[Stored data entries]
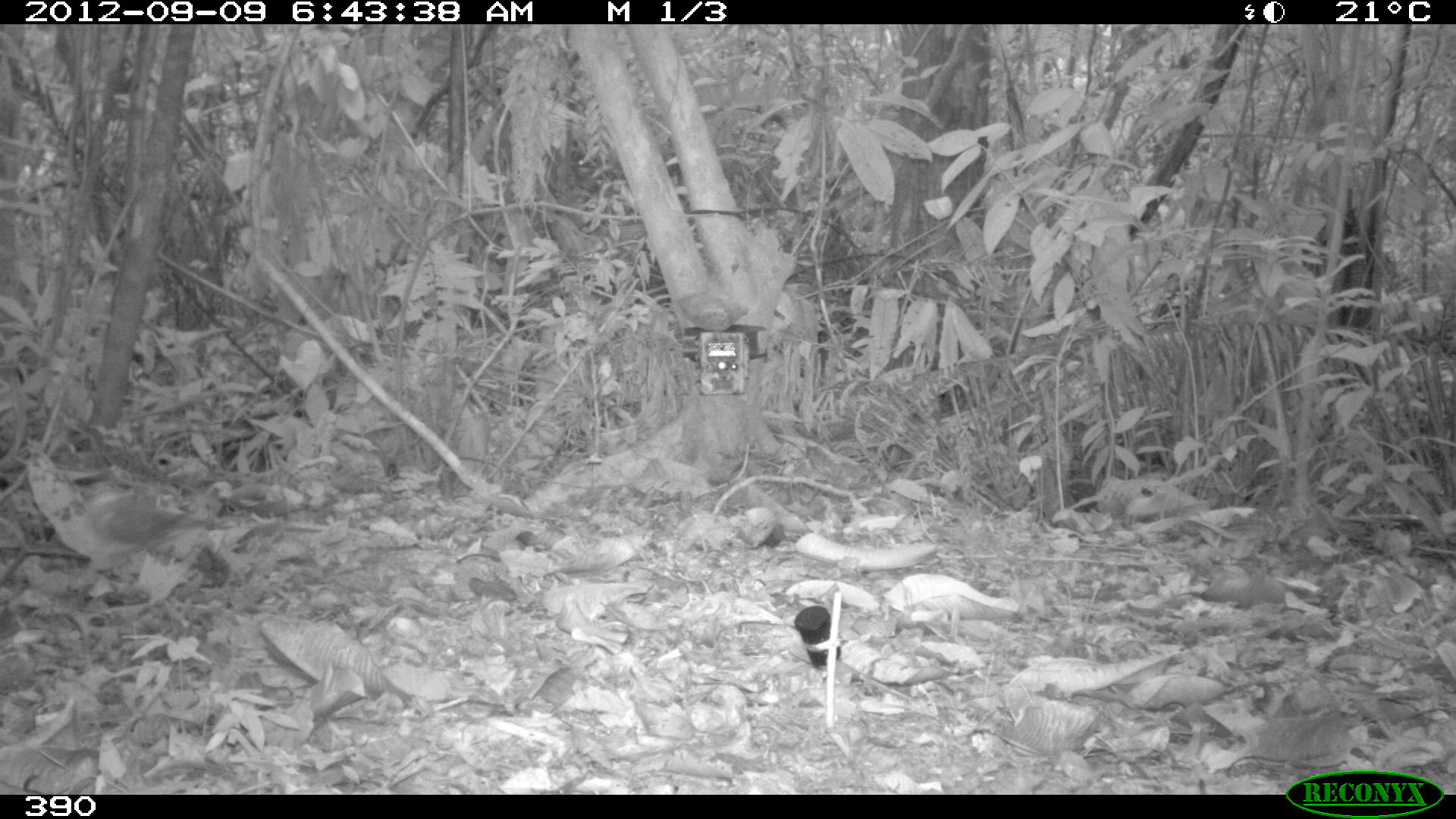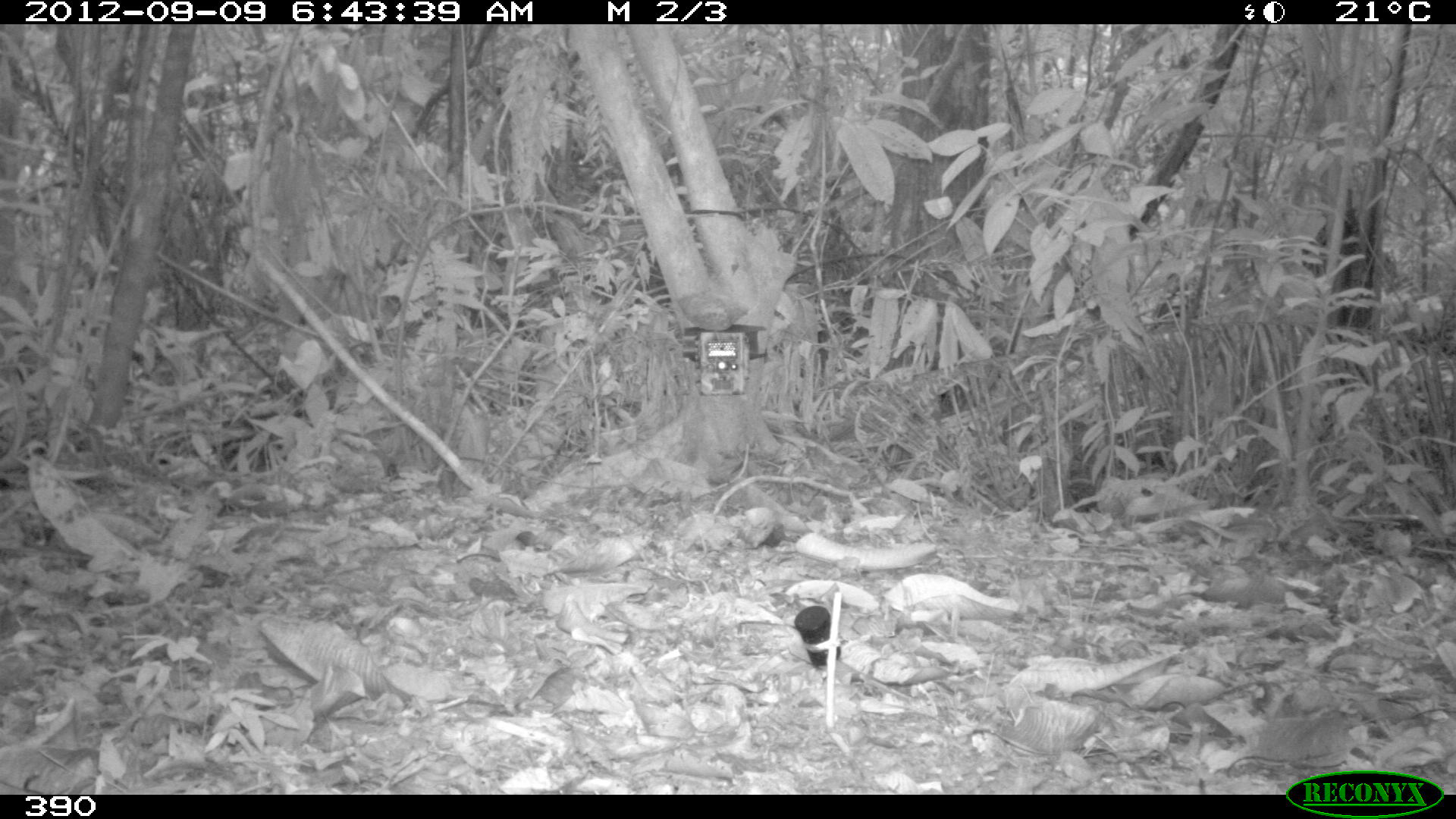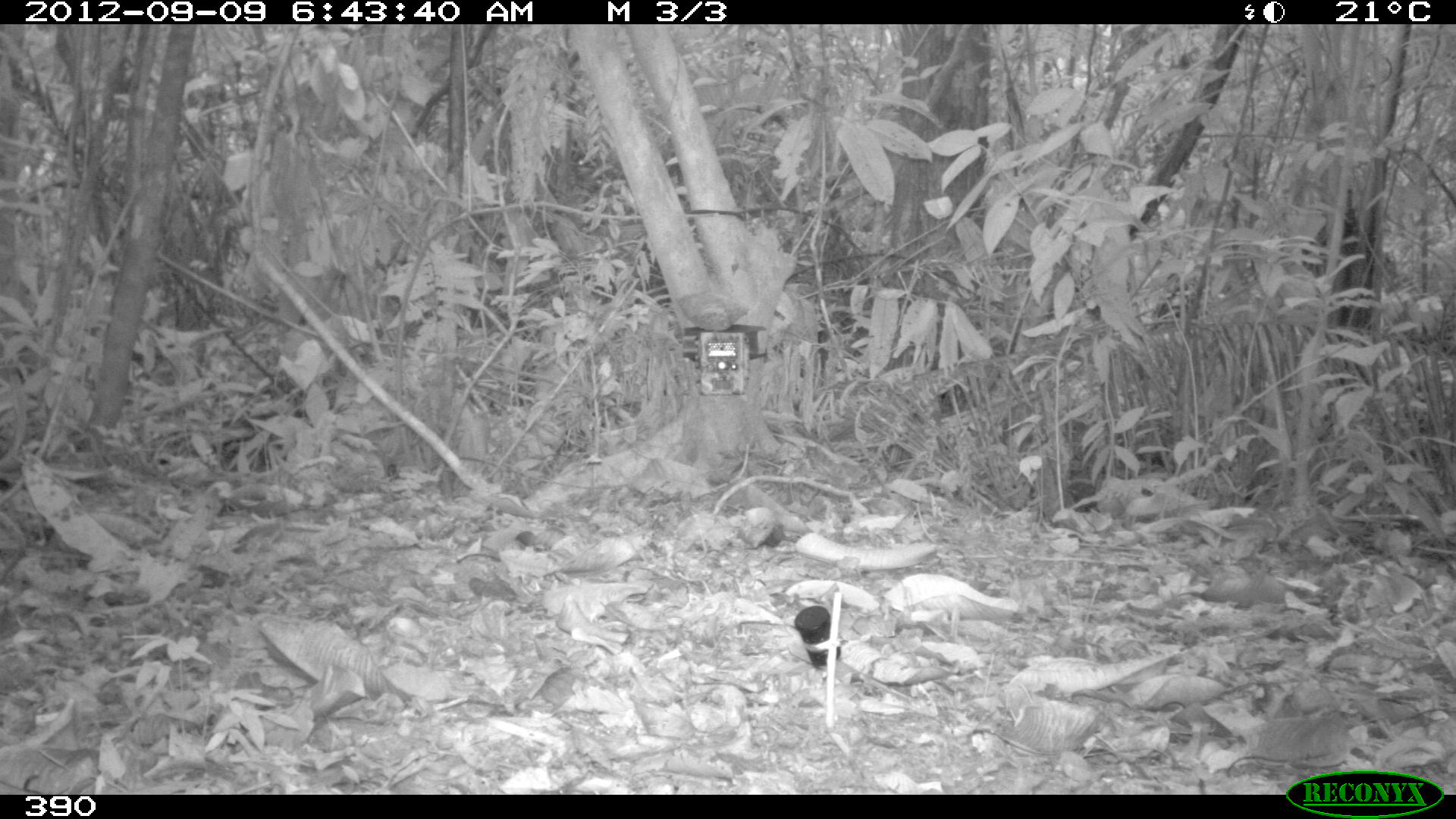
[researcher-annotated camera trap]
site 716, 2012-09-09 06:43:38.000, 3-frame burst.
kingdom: Animalia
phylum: Chordata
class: Aves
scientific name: Aves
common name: bird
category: unknown bird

**What you will do:** All of the data above is to be repeated exactly, with the pictures left out.

**Task solution:**
[researcher-annotated camera trap]
site 716, 2012-09-09 06:43:38.000, 3-frame burst.
kingdom: Animalia
phylum: Chordata
class: Aves
scientific name: Aves
common name: bird
category: unknown bird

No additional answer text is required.